|
NEWS & LETTERS, July 2002
Velsicol workers fight toxic poisoningMemphis, Tenn.—I started working for Velsicol Chemical
Company in January 1990 as a utility worker and worked up to a maintenance
mechanic. On May 24, 1994, my supervisor, the shift supervisor and the
department supervisor met me in the department that makes heptachlor and
pentadiene and wanted me to take aluminum insulation off an eight-foot-long
vessel that housed chlorine gas. It was actually an OSHA violation to have me touch the
vessel because it was still in operation and they knew that it was a leak. But
they don't like to lose the downtime by shutting down production. It takes
almost a day for production to come back up. I started taking the insulation off and the supervisor
said he smelled chlorine. Even though I couldn't smell it, I knew I had been
chlorinated. It happens all the time at Velsicol. When we get chlorinated they
tell us to get peppermint and oxygen. I was gasping for air. I tried some
peppermint out of the candy machine, but as I got outside I couldn't move. I was
coughing and sweating profusely. A worker drove me to the nurse's station, where they
tried to figure out how to use the oxygen. The nurse was gone for the day. She
got back and mixed a breathing solution that didn't do anything for me. My wife said I was gasping all night. My physician told
me the chlorine shocked my body into an asthmatic state, and I didn't have
enough oxygen in my blood. From that point on I experienced a snowball effect. I asked the president of the union, OCAW (now PACE)

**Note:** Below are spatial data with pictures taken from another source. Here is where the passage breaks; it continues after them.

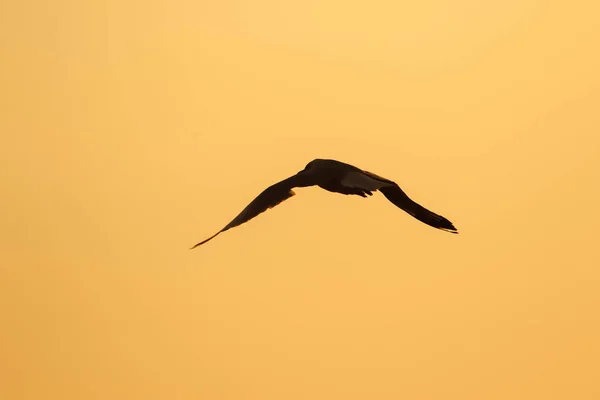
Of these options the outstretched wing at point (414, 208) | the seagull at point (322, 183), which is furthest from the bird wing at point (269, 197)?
the outstretched wing at point (414, 208)

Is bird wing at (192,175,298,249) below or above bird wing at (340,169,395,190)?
below

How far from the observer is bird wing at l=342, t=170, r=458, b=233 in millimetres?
1209

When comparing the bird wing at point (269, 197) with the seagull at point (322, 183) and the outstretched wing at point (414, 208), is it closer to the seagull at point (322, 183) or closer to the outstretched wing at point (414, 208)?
the seagull at point (322, 183)

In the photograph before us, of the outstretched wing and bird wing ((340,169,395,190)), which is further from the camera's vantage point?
the outstretched wing

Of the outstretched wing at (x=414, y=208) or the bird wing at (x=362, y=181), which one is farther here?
the outstretched wing at (x=414, y=208)

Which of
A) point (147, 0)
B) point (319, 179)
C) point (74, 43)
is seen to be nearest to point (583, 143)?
point (319, 179)

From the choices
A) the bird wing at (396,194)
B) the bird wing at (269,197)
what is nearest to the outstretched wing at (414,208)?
the bird wing at (396,194)

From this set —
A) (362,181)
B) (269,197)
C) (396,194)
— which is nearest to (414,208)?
(396,194)

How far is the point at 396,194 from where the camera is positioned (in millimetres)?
1325

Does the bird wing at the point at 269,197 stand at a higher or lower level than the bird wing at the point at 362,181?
lower

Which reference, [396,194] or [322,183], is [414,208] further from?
[322,183]

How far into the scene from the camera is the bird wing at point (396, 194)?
3.97ft

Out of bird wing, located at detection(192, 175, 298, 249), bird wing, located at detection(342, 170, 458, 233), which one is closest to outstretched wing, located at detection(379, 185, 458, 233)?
bird wing, located at detection(342, 170, 458, 233)

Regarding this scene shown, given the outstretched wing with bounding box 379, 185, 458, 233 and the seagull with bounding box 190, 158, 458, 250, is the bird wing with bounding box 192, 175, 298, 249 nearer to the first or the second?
the seagull with bounding box 190, 158, 458, 250
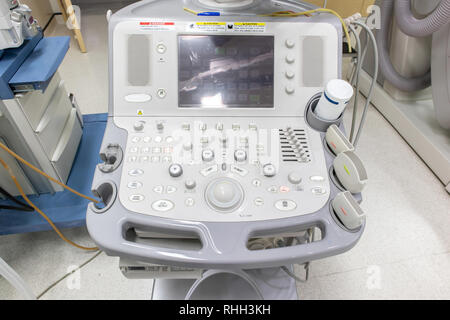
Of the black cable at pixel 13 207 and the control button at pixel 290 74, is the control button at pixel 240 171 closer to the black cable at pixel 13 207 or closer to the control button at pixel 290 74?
the control button at pixel 290 74

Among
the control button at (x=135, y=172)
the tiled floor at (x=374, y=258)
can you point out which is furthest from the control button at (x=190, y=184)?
the tiled floor at (x=374, y=258)

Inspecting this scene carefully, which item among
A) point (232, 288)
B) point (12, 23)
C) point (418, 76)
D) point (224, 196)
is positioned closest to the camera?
point (224, 196)

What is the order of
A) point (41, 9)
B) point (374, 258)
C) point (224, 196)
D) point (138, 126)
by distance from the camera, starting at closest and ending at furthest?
point (224, 196) → point (138, 126) → point (374, 258) → point (41, 9)

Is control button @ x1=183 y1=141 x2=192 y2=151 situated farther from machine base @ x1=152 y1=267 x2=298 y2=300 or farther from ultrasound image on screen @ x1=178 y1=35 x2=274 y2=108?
machine base @ x1=152 y1=267 x2=298 y2=300

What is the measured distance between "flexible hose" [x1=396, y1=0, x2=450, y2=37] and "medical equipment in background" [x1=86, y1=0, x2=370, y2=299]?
0.74 meters

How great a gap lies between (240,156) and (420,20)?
1217 millimetres

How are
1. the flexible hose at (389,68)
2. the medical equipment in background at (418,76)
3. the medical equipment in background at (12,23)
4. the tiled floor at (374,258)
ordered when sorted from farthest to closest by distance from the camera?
the flexible hose at (389,68)
the medical equipment in background at (418,76)
the tiled floor at (374,258)
the medical equipment in background at (12,23)

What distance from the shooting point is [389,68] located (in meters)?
1.67

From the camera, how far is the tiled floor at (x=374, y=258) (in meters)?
1.13

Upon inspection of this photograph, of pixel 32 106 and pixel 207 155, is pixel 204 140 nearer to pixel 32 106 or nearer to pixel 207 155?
pixel 207 155

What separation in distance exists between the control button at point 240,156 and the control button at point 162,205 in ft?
0.58

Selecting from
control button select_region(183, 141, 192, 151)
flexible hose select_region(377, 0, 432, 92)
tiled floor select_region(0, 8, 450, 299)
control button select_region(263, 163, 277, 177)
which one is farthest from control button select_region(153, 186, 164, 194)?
flexible hose select_region(377, 0, 432, 92)

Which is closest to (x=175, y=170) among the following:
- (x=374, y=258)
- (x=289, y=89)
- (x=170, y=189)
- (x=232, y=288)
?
(x=170, y=189)

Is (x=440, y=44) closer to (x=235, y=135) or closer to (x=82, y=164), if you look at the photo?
(x=235, y=135)
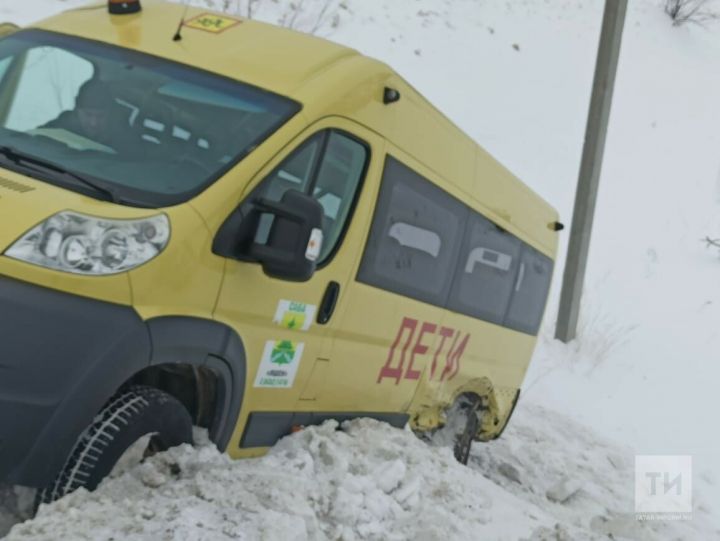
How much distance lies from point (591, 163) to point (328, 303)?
8.13 meters

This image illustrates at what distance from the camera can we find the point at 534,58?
23.2 m

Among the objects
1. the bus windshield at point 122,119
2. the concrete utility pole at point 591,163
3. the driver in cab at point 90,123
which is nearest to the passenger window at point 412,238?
the bus windshield at point 122,119

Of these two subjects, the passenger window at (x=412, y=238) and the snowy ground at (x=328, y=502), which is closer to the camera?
the snowy ground at (x=328, y=502)

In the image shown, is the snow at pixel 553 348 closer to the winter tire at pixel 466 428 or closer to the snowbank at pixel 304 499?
the snowbank at pixel 304 499

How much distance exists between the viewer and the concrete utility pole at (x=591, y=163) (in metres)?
11.8

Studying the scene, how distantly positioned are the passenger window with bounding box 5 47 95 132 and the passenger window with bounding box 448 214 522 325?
2.95 metres

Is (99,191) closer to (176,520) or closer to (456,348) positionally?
(176,520)

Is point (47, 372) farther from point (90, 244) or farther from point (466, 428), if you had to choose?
point (466, 428)

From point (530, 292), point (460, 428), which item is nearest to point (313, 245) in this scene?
point (460, 428)

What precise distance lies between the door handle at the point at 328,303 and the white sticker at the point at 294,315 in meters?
0.06

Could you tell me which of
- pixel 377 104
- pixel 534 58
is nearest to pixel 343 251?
pixel 377 104

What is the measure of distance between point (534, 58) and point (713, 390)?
41.2 feet

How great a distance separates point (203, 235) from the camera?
3.73m

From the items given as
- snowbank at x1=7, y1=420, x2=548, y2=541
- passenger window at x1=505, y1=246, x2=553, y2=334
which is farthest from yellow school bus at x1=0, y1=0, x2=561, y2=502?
passenger window at x1=505, y1=246, x2=553, y2=334
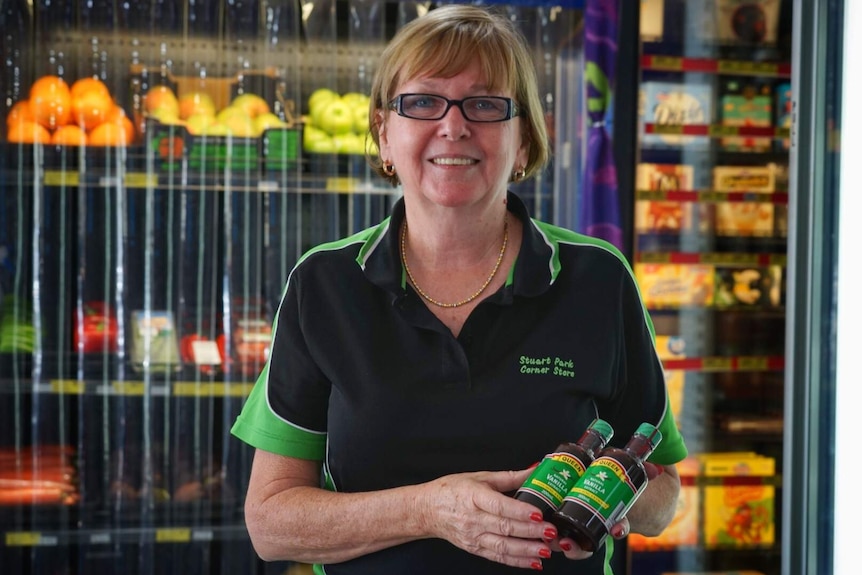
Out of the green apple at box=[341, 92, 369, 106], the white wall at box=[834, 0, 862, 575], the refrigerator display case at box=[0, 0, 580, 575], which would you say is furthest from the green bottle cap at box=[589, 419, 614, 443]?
the green apple at box=[341, 92, 369, 106]

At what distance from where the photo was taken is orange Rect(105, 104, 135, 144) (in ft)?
9.34

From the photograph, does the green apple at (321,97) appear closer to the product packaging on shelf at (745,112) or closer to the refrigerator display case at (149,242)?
the refrigerator display case at (149,242)

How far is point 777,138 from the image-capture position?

Local 3-357, what to do about my chest. We went to the nurse, who drove me to my
primary physician. The doctor told the plant nurse that the environment at
Velsicol was killing me, and she took me off work as of that day. But when we
got back to the plant, the personnel manager chastised the nurse until she
cried. Velsicol never wanted me to file for worker's
compensation. They would call the house and tell my wife they would take care of
things. I was denied worker's comp because Velsicol said the accident never
happened—I have the incident report and the statement of the emergency room
doctor. One witness told me that Velsicol wanted him to lie. He told the union
local, but the union refused to take a position on my case. I was denied benefits on the long-term disability
insurance that I was paying for because they say I'm still employable. If I
couldn't have gone to the VA hospital, there would've been no way for me to
receive medical care. I get a shot every week and it takes three days to get
back around. Whenever it gets hot I feel like I'm suffocating. Inhaling carbon tetrachloride when making heptachlor and
chlordane did something to me, but it wasn't considered a big deal. My breathing
had gone down every year from 1990 to 1994 on a pulmonary function test, but
their doctor never said anything. It's happening to all the workers. One guy who I'd never
known to be sick said he was hoarse one day. I never saw him again. He died.

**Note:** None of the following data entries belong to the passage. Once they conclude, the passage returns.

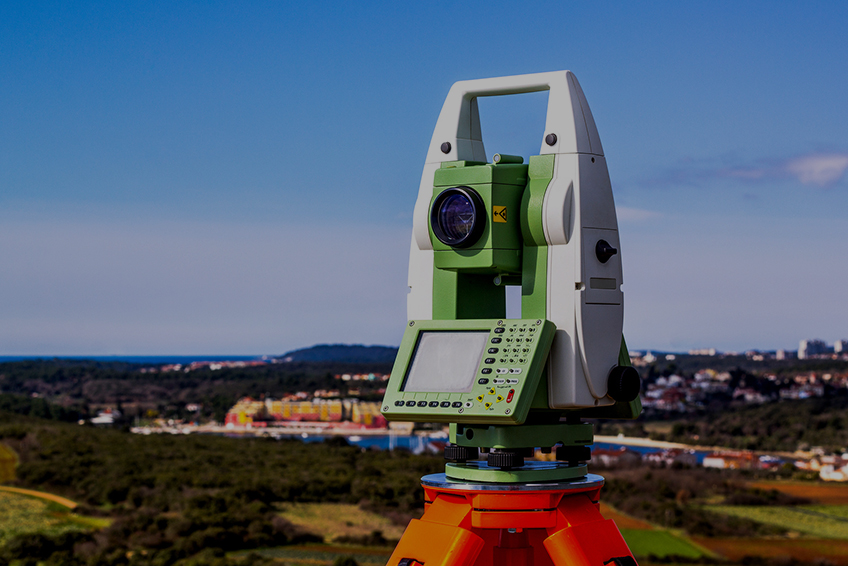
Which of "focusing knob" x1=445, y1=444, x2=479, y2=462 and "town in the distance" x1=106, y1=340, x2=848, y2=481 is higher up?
"focusing knob" x1=445, y1=444, x2=479, y2=462

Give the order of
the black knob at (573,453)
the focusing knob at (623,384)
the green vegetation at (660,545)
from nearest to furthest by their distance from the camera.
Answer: the focusing knob at (623,384)
the black knob at (573,453)
the green vegetation at (660,545)

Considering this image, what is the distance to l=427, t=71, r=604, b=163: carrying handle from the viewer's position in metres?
5.32

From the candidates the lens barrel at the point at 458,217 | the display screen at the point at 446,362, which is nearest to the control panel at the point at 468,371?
the display screen at the point at 446,362

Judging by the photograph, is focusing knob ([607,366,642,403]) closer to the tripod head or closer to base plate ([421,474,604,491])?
the tripod head

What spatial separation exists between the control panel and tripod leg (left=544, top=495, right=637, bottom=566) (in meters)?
0.72

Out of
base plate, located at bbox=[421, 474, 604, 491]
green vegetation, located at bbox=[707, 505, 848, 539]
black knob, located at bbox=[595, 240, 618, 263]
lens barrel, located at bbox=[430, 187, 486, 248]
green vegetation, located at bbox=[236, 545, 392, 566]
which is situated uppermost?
lens barrel, located at bbox=[430, 187, 486, 248]

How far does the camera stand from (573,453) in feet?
18.1

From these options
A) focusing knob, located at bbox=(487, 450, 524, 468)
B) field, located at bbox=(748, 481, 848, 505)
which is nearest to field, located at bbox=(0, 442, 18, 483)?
field, located at bbox=(748, 481, 848, 505)

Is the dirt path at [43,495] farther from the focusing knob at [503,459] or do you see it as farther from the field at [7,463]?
the focusing knob at [503,459]

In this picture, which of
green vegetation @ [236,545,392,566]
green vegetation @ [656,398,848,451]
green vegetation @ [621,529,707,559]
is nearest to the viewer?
green vegetation @ [236,545,392,566]

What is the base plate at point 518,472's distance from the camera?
16.9 feet

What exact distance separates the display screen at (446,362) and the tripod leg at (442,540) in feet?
2.27

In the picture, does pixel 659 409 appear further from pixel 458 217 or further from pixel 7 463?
pixel 458 217

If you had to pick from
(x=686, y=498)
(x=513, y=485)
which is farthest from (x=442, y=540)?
(x=686, y=498)
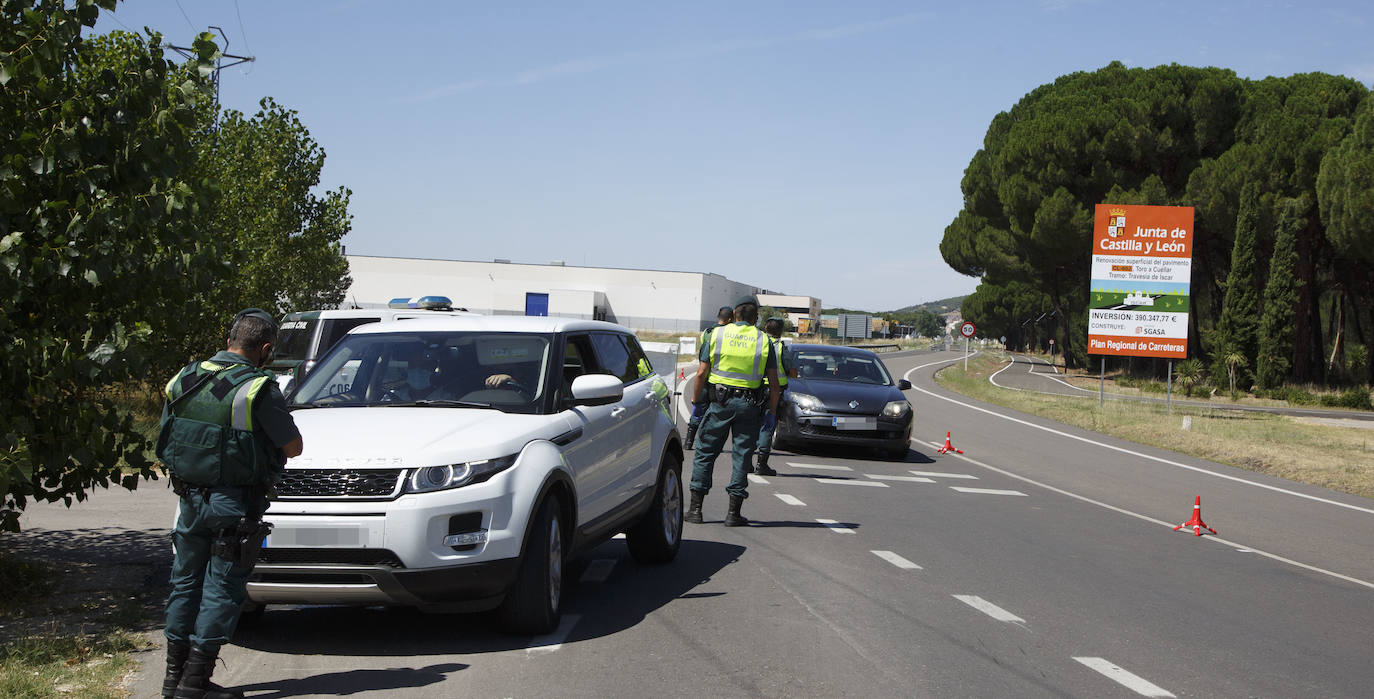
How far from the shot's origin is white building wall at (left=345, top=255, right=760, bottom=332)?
378 feet

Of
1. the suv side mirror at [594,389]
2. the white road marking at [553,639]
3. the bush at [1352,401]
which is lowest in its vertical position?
the bush at [1352,401]

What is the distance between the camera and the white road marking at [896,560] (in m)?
8.55

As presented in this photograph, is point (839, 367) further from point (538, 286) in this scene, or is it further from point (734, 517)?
point (538, 286)

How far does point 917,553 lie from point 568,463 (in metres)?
3.77

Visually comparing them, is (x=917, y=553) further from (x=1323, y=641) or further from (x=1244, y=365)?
(x=1244, y=365)

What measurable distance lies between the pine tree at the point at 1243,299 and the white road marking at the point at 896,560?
148 ft

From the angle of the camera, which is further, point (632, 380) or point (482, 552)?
point (632, 380)

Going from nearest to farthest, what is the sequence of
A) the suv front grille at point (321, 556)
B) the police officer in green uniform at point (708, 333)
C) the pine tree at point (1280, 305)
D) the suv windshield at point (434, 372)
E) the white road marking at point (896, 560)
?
the suv front grille at point (321, 556) → the suv windshield at point (434, 372) → the white road marking at point (896, 560) → the police officer in green uniform at point (708, 333) → the pine tree at point (1280, 305)


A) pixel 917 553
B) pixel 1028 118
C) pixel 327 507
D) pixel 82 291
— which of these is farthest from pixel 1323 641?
pixel 1028 118

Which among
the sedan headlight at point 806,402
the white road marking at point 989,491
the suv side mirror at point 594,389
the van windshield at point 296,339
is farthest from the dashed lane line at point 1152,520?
the van windshield at point 296,339

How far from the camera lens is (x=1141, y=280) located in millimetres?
31328

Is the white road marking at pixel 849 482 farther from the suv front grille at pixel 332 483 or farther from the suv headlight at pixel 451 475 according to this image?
the suv front grille at pixel 332 483

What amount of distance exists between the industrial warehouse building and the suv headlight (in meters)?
107

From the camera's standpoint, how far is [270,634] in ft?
20.2
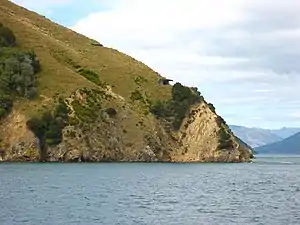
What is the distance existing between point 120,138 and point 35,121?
91.9 feet

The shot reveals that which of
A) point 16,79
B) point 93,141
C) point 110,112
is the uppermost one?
Answer: point 16,79

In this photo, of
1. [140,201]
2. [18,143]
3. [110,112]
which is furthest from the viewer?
[110,112]

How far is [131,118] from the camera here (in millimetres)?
195375

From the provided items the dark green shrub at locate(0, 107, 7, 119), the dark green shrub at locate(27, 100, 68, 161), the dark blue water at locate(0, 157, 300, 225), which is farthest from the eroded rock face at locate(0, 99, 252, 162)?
the dark blue water at locate(0, 157, 300, 225)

There are workers there that I know that are sick, and people are dying in the
community (See June N&L). Velsicol never tells workers about the community
meetings because they don't want the public to know what they've done to the
workers. So why would they be concerned with the people outside that gate? I would like to see justice for me as well as for the
people that work inside the plant, and those who live around it.